Dr. Singleton’s other hobbies included sailing and playing bridge. He grew up a Pittsburgh Pirates fan, then later adopted the Baltimore Orioles as his favorite baseball team, his son said.
His bow ties were as ever-present as his optimism, infectious smile and laugh, his son said.
“He always had a positive outlook on life,” his son said. “I not only lost my dad, I lost a good friend.”
When a physician told Dr. Singleton after retirement that he needed more exercise, he took up bicycling — and routinely rode 10 to 20 miles. Dr. Singleton was a devout Christian who drove himself to church at St.
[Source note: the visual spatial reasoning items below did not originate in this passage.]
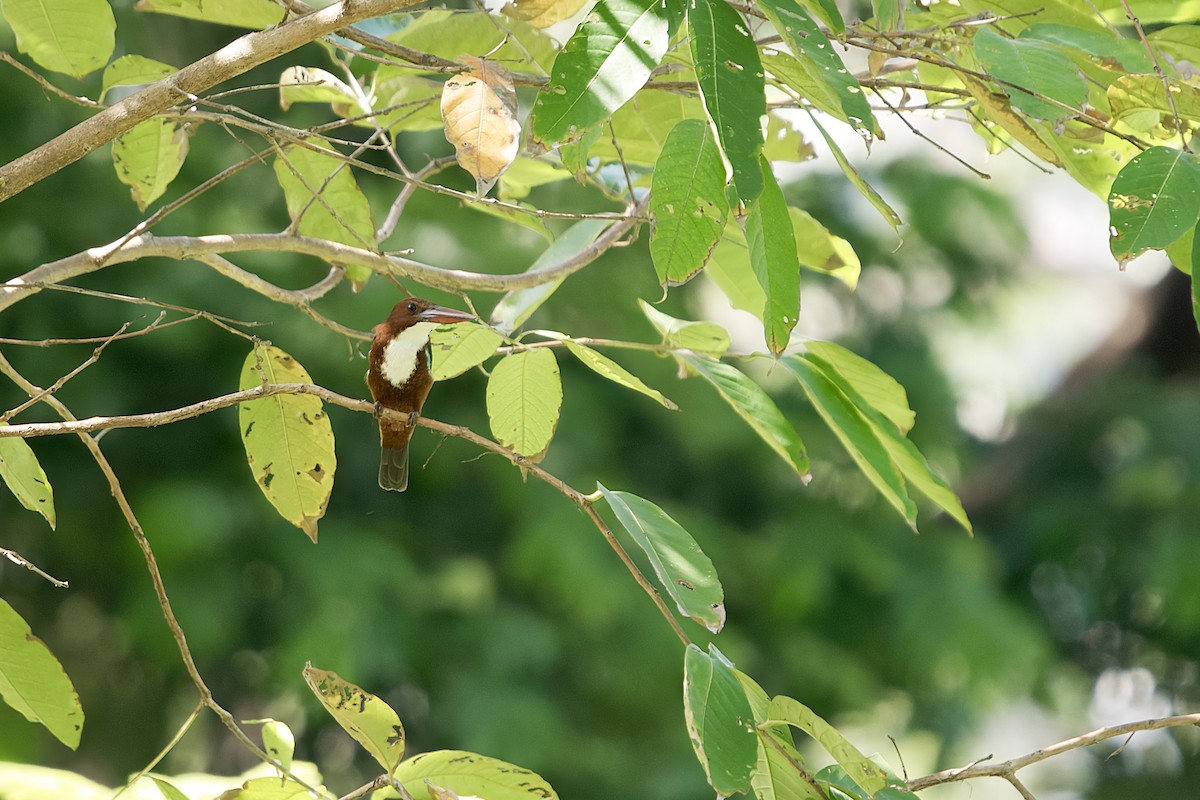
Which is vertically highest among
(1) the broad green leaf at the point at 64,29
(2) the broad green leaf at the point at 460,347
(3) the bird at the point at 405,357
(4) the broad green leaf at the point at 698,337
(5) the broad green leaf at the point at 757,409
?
(1) the broad green leaf at the point at 64,29

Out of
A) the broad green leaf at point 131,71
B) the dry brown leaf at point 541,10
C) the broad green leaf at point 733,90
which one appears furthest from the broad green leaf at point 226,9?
the broad green leaf at point 733,90

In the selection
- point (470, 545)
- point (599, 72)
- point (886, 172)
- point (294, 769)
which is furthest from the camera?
point (886, 172)

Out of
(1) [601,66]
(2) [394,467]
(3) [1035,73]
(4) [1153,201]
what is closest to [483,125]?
(1) [601,66]

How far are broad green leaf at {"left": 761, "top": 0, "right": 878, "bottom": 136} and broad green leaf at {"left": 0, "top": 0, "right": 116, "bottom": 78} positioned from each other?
35.3 inches

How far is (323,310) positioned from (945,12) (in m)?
3.51

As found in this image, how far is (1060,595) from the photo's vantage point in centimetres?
646

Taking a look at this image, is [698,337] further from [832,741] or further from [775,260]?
[832,741]

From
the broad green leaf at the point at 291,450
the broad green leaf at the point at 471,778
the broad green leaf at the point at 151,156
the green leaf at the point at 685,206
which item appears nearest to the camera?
the green leaf at the point at 685,206

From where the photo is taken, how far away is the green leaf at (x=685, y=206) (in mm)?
1072

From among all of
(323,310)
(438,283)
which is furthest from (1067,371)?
(438,283)

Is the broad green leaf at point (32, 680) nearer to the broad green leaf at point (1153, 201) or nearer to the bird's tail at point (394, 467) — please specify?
the broad green leaf at point (1153, 201)

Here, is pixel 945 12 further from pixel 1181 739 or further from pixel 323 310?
pixel 1181 739

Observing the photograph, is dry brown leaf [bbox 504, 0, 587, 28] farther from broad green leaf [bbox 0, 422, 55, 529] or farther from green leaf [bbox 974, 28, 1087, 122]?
broad green leaf [bbox 0, 422, 55, 529]

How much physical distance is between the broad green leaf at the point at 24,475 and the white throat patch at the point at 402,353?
1.34 meters
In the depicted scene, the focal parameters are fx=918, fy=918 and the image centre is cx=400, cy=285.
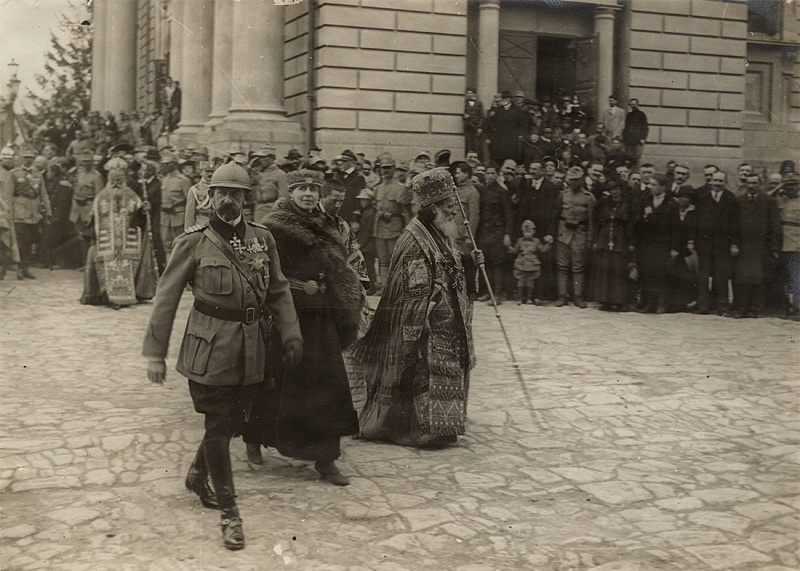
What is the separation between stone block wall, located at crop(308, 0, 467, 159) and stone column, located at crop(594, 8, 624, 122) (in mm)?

Andrew’s Christian Community, where he was an ordained elder, in North Roland Park every Sunday until a week before his death.
“If there was ever an example of a good, well-rounded Christian gentleman, it was Dr. Singleton,” said the Rev. Ernest Smart, pastor at St. Andrew’s. “He was a man of faith, a very people-oriented person, very caring, with a great sense of humor.”
He called Dr. Singleton a “recycled teenager,” in that he had a boundless enthusiasm for life and never seemed to consider himself a nonagenarian.
“He always had a cheerful word for everybody, and I think this is what endeared people to him,” Mr. Smart said.
Dr. Singleton was an associate professor emeritus of medicine at the University of Maryland School of Medicine, a fellow of the American College of Cardiology and a member of the Maryland Heart Association, the Southern Medical Association and the University of Maryland Medical Alumni Association, for which he served as president from 1978 to 1979.
A memorial service will be held at 11 a.m. Saturday at Our Lady of the Angels Chapel at Charlestown, 715 Maiden Choice Lane.
In addition to his son, he is survived by another son, Richard G. Singleton of Ellicott City, and five grandsons. Dr. Robert T. Singleton “was a doctor’s doctor,” said one of his sons.